Baz istasyonunun hangi cep telefonu şirketine ait olduğu öğrenilemezken, taşeron olan özel mühendislik bürosu yetkilileri de bu konuda bilgi vermekten kaçındı.
Emel Özgür, Antalya Büyükşehir Belediyesi’nin görev ve sorumluluk sahasında olan bir caddeye bu baz istasyonunun konulduğunu belirterek, ‘Bu konuda bilgilendirilmedik. Sağlığımızla oynanıyor” dedi. Özgür, Büyükşehir Belediyesi ve Akdeniz Üniversitesi’nin ortaklaşa düzenlediği Kent ve Elektromanyetik Dalga Kirliliği Sempozyumu’nda konuşmacıların bu konuya dikkat çektiğini belirterek, Prof. Dr. Necati Dedeoğlu’nun bu sempozyumdaki konuşmasını hatırlattı.
Dedeoğlu, o sempozyumoda, baz istasyonlarının, tv kulelelerinin okul, kreş, hastane, huzurevi ve parklardan en az 300 metre uzaklıkta olması gerektiğini, etrafının da çevrilip uyarılar konulmasının zorunlu hale getirilmesini istemişti.

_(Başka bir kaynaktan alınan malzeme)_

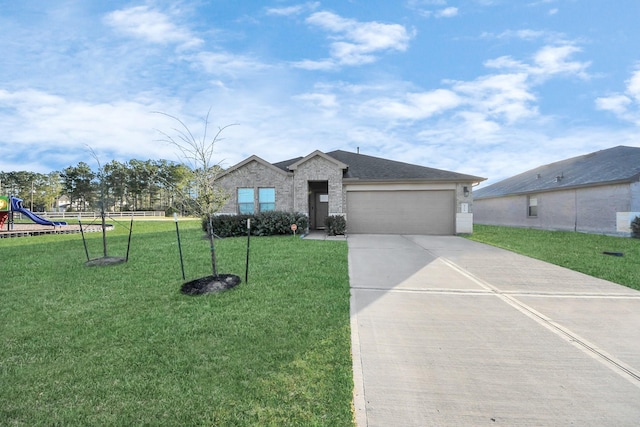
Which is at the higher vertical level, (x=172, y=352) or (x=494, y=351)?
(x=172, y=352)

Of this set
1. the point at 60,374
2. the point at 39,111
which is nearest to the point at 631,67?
the point at 60,374

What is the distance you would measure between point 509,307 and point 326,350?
3285 mm

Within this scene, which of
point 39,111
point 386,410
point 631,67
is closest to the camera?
point 386,410

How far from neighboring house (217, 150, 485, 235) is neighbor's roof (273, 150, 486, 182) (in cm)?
5

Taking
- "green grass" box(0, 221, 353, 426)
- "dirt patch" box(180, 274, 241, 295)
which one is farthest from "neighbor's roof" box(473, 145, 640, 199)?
"dirt patch" box(180, 274, 241, 295)

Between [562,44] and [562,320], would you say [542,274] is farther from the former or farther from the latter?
[562,44]

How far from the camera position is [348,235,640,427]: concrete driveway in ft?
7.22

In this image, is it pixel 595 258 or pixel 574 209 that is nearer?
pixel 595 258

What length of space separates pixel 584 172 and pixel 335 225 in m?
15.6

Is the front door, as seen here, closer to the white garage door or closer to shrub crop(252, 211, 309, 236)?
the white garage door

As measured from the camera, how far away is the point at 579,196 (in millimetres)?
15922

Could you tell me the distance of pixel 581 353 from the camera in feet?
10.1

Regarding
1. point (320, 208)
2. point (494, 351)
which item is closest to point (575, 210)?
point (320, 208)

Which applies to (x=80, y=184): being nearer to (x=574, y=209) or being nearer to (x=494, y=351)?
(x=494, y=351)
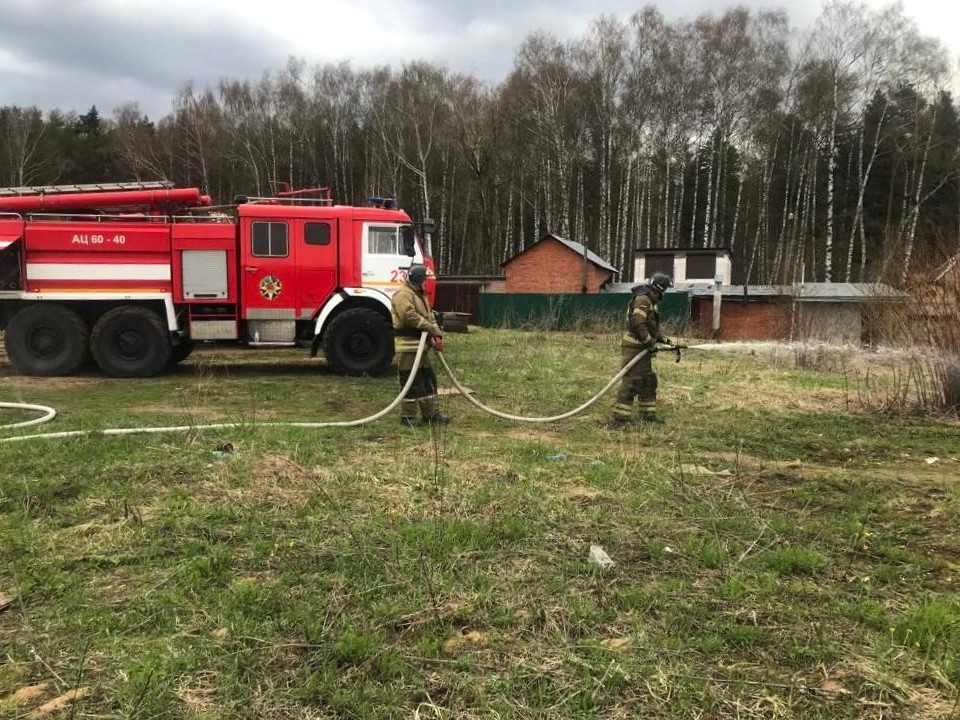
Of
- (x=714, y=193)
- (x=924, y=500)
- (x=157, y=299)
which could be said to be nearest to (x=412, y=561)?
(x=924, y=500)

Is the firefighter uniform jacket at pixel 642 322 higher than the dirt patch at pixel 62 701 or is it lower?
higher

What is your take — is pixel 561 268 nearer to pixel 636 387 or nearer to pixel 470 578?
pixel 636 387

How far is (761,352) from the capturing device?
18703 mm

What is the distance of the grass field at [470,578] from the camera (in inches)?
101

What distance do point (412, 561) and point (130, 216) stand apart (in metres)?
9.70

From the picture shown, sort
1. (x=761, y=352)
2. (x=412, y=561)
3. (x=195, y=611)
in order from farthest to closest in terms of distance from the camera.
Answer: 1. (x=761, y=352)
2. (x=412, y=561)
3. (x=195, y=611)

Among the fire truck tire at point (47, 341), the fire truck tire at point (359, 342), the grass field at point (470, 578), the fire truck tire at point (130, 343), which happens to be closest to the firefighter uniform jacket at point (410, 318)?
the grass field at point (470, 578)

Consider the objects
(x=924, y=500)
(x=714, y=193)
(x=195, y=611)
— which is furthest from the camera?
(x=714, y=193)

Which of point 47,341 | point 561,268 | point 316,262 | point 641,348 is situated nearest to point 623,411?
point 641,348

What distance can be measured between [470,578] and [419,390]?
406 centimetres

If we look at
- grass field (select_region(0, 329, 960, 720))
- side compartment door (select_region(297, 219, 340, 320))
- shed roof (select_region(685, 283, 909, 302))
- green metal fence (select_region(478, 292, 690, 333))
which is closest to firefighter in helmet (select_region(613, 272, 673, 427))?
grass field (select_region(0, 329, 960, 720))

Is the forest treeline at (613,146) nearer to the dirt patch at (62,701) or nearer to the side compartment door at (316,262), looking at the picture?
the side compartment door at (316,262)

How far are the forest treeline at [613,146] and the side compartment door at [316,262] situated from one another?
28.0 m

Dedeoğlu ayrıca, evlerin karşılarına baz istasyonu yerleştirilmemesi gerektiğini de söylemişti.
Her gün binlerce çocuk, hamile ve binlerce insanın geçtiği baz istasyonunun bulunduğu güzergahta işyerleri, ev, cami, otobüs durakları bulunuyor.
Yargıtay, daha önce baz istasyonları ile ilgili şikayetiyle haklı bulmuş ve insan sağılığını etkilediği gerekçesiyle bu istasyonlarla ilgili açılan davalarda vatandaşların lehine karar vermişti.